The pitch resulted from his anger in allowing the Rangers' first run two hitters earlier, and Gonzalez crushed it over the left-center-field wall. Two batters later, Dean Palmer hit another two-run homer, and the 5-1 deficit proved too much for the Orioles to overcome.

Sutcliffe allowed five hits in the inning, as many as in his 2-0 shutout of Cleveland last Opening Day. If he had pitched as poorly a year ago, the questions would have started immediately, and the entire tone of the season might have been different.

Now, the Orioles can simply dismiss his performance, noting that it came against perhaps the league's best hitting team. No one in baseball will be surprised if Gonzalez hits 50 homers and Palmer has 30 this season. Heck, last season they combined for 69.

"I don't have any questions now over whether he can pitch," Oates said of Sutcliffe. "Last year, coming into the season, you wondered: 'The guy hasn't pitched in a year. Is he OK?' But I knew what he had inside. And that answered that question.

"What he did on and off the field went beyond our expectations. But this year, because we know more about our pitching staff, I don't think it's imperative that he pitch 240 innings. Coming into Opening Day last year, it was imperative, if only to give our bullpen a rest."

Last season, the Orioles opened with Arthur Rhodes and Alan Mills at Triple-A Rochester and reliever Jim Poole on the disabled list. Reliever Mark Williamson went on the DL after only two appearances. This season, all of those pitchers made the Opening Day roster, and it's that much better a staff.

So, will Oates handle Sutcliffe any differently? Probably not. Maybe he could have removed Sutcliffe before Palmer hit his second homer of the game leading off the sixth. But Sutcliffe had retired seven of the previous eight hitters, so it didn't seem a pressing issue.

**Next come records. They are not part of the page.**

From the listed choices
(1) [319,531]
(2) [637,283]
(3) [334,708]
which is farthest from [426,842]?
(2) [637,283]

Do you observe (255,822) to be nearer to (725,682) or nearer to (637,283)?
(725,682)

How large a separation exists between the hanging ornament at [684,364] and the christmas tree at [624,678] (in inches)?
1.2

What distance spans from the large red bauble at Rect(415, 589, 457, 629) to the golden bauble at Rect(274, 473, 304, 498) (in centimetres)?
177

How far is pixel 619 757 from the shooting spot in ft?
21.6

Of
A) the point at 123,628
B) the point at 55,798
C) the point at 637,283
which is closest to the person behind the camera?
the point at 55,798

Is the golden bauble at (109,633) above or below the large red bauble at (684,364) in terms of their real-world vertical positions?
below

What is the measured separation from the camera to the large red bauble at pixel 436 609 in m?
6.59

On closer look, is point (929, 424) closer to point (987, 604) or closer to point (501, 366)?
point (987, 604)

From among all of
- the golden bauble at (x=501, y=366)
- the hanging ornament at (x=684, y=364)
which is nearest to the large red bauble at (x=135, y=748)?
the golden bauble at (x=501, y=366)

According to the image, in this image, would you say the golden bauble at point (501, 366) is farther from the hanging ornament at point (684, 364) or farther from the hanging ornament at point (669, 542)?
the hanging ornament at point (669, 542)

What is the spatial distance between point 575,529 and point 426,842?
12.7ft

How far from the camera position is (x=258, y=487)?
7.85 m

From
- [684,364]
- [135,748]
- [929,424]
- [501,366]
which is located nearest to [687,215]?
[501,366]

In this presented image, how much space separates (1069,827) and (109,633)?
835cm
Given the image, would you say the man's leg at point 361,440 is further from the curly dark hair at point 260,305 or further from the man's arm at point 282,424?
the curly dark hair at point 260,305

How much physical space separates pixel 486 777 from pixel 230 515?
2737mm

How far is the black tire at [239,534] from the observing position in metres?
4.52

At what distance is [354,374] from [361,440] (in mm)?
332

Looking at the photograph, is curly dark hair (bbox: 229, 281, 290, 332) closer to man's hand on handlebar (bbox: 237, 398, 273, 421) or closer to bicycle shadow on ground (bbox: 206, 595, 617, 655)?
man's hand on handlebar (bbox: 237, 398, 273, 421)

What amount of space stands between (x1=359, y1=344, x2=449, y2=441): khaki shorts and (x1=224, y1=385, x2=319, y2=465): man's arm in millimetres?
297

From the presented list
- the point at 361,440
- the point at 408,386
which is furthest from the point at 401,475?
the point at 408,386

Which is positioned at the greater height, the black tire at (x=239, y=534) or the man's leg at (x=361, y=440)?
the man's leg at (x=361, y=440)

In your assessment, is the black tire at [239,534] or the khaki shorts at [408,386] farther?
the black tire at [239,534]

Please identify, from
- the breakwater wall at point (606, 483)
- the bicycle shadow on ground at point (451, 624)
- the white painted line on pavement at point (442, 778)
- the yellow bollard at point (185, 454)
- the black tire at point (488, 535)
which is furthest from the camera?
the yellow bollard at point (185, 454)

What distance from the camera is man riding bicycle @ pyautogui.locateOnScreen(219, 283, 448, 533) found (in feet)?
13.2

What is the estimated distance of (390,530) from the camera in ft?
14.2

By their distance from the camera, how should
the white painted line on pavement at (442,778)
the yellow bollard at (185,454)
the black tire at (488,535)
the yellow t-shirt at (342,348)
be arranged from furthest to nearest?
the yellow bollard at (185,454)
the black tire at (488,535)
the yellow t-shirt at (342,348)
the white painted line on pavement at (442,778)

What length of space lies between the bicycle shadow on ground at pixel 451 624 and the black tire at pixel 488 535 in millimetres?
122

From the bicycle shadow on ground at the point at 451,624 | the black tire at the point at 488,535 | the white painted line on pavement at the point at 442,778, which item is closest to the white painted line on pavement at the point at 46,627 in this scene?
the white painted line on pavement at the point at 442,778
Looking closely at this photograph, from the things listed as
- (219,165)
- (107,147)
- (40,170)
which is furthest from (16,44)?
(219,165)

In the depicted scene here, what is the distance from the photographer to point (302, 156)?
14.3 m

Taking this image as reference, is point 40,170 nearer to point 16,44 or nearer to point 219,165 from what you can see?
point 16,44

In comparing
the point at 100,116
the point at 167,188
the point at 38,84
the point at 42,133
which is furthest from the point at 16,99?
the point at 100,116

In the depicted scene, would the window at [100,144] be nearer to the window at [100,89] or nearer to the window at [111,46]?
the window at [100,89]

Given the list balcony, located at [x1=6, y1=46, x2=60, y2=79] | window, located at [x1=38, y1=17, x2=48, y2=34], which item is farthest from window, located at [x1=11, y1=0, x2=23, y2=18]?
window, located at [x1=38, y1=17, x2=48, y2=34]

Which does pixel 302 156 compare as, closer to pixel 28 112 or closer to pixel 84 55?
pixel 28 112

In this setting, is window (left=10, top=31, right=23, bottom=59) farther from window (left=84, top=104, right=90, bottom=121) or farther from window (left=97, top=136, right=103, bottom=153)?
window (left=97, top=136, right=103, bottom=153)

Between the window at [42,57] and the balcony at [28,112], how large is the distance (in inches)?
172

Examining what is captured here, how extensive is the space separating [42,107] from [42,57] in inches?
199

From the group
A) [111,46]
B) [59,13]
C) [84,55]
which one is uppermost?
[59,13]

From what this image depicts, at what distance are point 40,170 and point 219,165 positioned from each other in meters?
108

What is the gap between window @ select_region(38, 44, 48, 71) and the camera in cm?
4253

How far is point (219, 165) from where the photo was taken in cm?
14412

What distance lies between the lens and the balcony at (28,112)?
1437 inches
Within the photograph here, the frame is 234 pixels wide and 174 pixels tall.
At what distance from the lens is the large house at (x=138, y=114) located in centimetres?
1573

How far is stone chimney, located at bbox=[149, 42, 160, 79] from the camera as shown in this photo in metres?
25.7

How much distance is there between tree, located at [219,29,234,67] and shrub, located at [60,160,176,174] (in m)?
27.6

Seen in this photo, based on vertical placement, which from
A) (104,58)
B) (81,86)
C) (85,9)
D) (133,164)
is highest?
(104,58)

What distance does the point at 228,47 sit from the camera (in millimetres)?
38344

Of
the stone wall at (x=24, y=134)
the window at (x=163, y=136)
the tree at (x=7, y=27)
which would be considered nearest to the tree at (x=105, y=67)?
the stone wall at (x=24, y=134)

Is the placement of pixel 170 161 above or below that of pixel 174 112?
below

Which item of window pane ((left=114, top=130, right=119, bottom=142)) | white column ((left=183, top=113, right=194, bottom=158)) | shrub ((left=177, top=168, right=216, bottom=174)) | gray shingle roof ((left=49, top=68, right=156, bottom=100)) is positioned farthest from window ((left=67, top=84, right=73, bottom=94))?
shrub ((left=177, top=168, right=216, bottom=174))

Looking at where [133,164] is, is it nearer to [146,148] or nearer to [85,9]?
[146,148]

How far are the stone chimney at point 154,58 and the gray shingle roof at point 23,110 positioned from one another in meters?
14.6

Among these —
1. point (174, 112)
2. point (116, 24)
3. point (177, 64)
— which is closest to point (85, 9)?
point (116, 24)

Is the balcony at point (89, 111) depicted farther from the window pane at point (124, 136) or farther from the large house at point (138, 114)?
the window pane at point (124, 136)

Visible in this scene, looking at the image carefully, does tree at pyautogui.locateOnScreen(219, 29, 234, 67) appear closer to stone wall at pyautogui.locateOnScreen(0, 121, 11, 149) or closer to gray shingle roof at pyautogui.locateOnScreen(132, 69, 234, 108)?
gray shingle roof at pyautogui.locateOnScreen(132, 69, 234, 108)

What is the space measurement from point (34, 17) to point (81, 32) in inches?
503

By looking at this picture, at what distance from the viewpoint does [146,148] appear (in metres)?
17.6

Oates, remember, gave Sutcliffe more leeway than his other starters last season, simply because of the experience factor. The one time he went overboard with his loyalty was in September, when he twice started Sutcliffe on three days' rest.

The results were disastrous, and Oates said yesterday he won't try the same thing again. Mussina, McDonald and Rhodes are a year older. Oates doesn't need Sutcliffe to be his workhorse. Mussina is primed to become the ace of the staff, and McDonald and Rhodes figure to pass Sutcliffe as well.

"I didn't feel a burden last year -- that's my job," Sutcliffe said. "I plan on pitching the same number of innings. I plan on pitching better. I'll approach it like I have every other year. But we've got a lot of ways to beat you -- pitching, defense . . . "

His voice trailed off. Sutcliffe was still upset about his pitches that missed by two feet, his sliders that nearly hit batters when he meant them to be low and outside. He surely will pitch better, but he need not feel any urgency. Mussina tomorrow. Then McDonald and Rhodes.